■ Page excerpt ■
== Segment start ==
The resurgence of slavery in contemporary Sudan differs both from the historical slave trade of the nineteenth-century and from the small-scale inter-tribal abduction (or “hostage-taking”) that is endemic among many pastoral peoples in East and North-East Africa. The pattern of slave taking that has developed since the start of the civil war is, to a substantial degree, the product of a counter-insurgency strategy pursued by successive governments in Khartoum. This strategy involves arming local militias from northern Sudan. These militias attack villages in SPLA-controlled areas, principally along the boundary between northern and southern Sudan. They burn villages, loot cattle, rape and kill civilians, and abduct and enslave men, women and children. Such attacks are frequently carried out by militia members while employed by the government as auxiliary guards on military rail convoys traveling through SPLA-controlled areas.
The government acknowledges that abduction of civilians occurs. Its 1999 decision to create the Committee for the Elimination of Abduction of Women and Children (CEAWC) was a significant step in its recognition of the problem and its effort to address the plight of abducted persons. (See the discussion of CEAWC, including concerns about its effectiveness, in the Supporting Analysis section). However, the government has failed to acknowledge its own responsibility for acts committed by militias and other forces under its authority. The lack of judicial control and appropriate structures of military accountability means that militia members are able to act with impunity.
The challenges of dealing with the issues of slavery, abduction and forced servitude are made much greater by an absence of democratic institutions and practices, both in areas controlled by the government and in those controlled by the SPLM/A and other armed groups. Specifically, there is an absence of pluralism, the rule of law, freedom of the press and other means of exchanging information, accountability in government and public administration, and independence of the judiciary. In government-controlled areas, this lack of transparency and accountability has severely limited the ability of citizens to voice grievances or seek judicial redress for a range of abuses, including abduction, slavery and forced servitude. In SPLM/A controlled areas, the lack of democratic governance, the obstruction of free inquiry, and the constraints imposed on civil society have hampered the ability to learn the truth about alleged abuses of human rights, and to obtain remedies for them.
The Group notes with alarm recent reports from credible sources, including the Special Rapporteur on Sudan of the UN Commission on Human Rights, regarding increasing levels of fighting in areas of oil development in Western Upper Nile. The Group, while not able to visit this area, interviewed persons displaced in 2002 from Western Upper Nile. They report a pattern that includes the use of militias, attacks on civilians, forced displacement of large local populations, abduction and associated abuses. (See Selected Bibliography).
== Segment end ==
■ Exercise requirements ■
Write out the passage on slavery in Sudan word for word, starting at the words "The Group notes" and stopping after "(See Selected Bibliography).".

■ Raw data ■
== Segment start ==
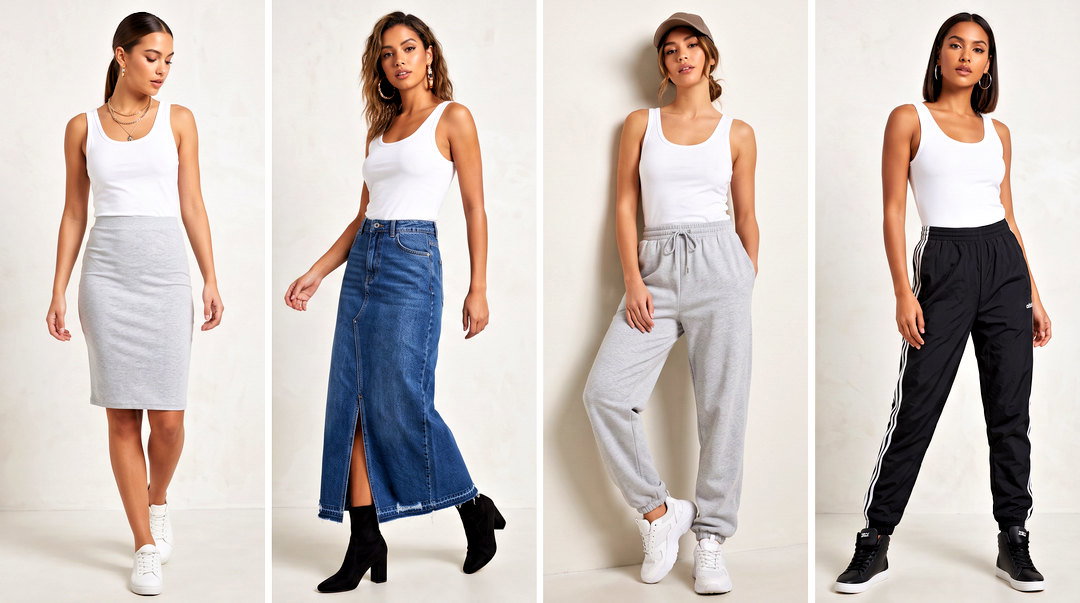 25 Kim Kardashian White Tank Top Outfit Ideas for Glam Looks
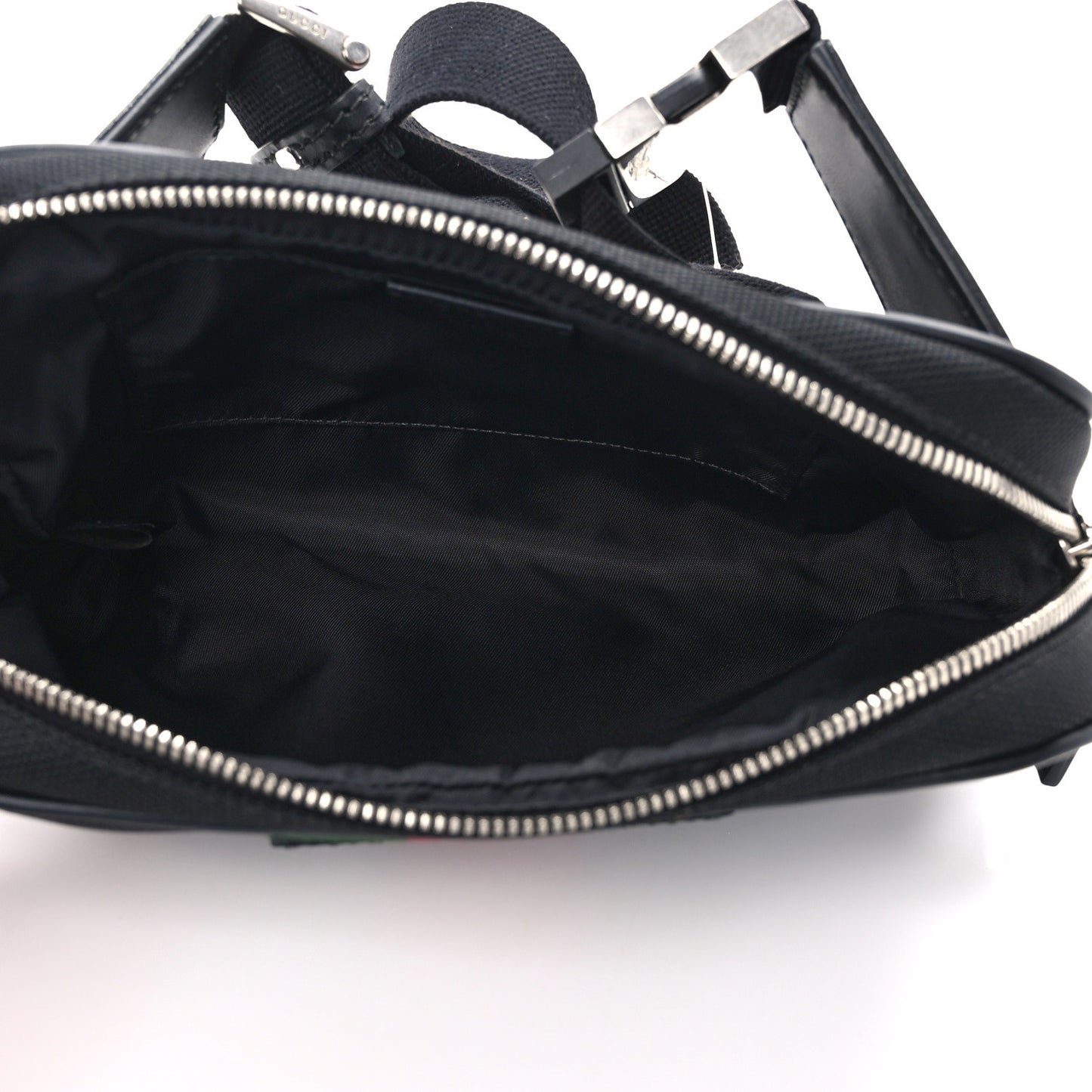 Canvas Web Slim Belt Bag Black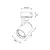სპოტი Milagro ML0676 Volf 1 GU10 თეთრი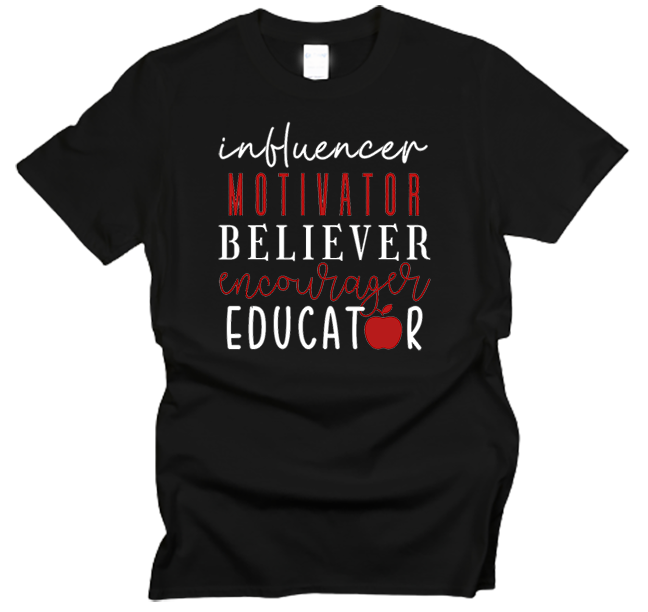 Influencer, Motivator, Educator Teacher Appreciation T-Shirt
== Segment end ==
■ Reply to the exercise ■
The Group notes with alarm recent reports from credible sources, including the Special Rapporteur on Sudan of the UN Commission on Human Rights, regarding increasing levels of fighting in areas of oil development in Western Upper Nile. The Group, while not able to visit this area, interviewed persons displaced in 2002 from Western Upper Nile. They report a pattern that includes the use of militias, attacks on civilians, forced displacement of large local populations, abduction and associated abuses. (See Selected Bibliography).